Il mercato è dunque inteso come la funzione costituzionale dell’economia, in quanto l’attività economica non può essere che strumentale alla realizzazione dei valori esistenziali alla categoria dell’essere. (art 41 cost e art 42 cost). Il buon diritto è quello che impedisce la mercantilizzazione della società e la identificazione dei diritti civili e dei diritti umani naturali con quelli economici.
I concetti di mercato e concorrenza hanno il loro riconoscimento fondato sulla garanzia della democraticità del sistema, sull’avversione alla collettivizzazione dei beni di produzione e alla pianificazione centralizzata ed autoritaria. L’intervento pubblico in economia assume le forme del monopolio legale, della gestione statale d’imprese operanti come regole di diritto civile, dell’aiuto finanziario pubblico alle imprese private. Si vieta che il potere di mercato ostacoli lo sviluppo di altre imprese o si risolva in un danno per i cittadini, e si afferma che la concorrenza favorisce la diminuzione dei prezzi o il miglioramento dei prezzi.

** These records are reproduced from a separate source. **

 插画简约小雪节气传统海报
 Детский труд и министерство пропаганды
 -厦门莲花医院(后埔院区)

La tutela del mercato è in primo luogo regolamentazione giuridica della concorrenza. Questo è il concetto di ANTITRUST. I suoi fondamenti sono nella costituzione (art 41) è non un fine ma un mezzo per realizzare l’utilità sociale o l’effettiva partecipazione di tutti all’organizzazione economica e sociale del paese. L’antitrust assume un ruolo politico ed istituzionale, perché rappresenta lo strumento di difesa del diritto all’istruzione e all’informazione, i quali presuppongono l’esistenza effettiva di una scelta tra una pluralità di ipotesi.

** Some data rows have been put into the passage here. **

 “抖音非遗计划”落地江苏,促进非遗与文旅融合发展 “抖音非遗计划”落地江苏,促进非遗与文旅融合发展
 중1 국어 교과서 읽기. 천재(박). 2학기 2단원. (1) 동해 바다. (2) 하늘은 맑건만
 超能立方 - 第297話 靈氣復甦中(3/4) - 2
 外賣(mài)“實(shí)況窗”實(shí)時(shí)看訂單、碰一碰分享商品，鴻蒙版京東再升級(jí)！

La tutela della concorrenza, quale garanzia all’accesso e alla permanenza nel mercato, s’intreccia con i prioritari valori della promozione e della tutela dei diritti umani. L’esercizio della libertà economica nell’ambito delle telecomunicazioni e sistemi radiotelevisivi presuppone rigorose condizioni di controllo; l’impresa pubblica e quella privata devono concorrere nella realizzazione dei valori costituzionali posti a presidio dell’informazione radiotelevisiva. Occorre che siano garantite la correttezza e la completezza dell’informazione. L’antitrust tuttavia è un rimedio utile ma non esclusivo: bisogna avvalersi della forza e dei rimedi ricollegabili alla clausola generale di tutela della persona.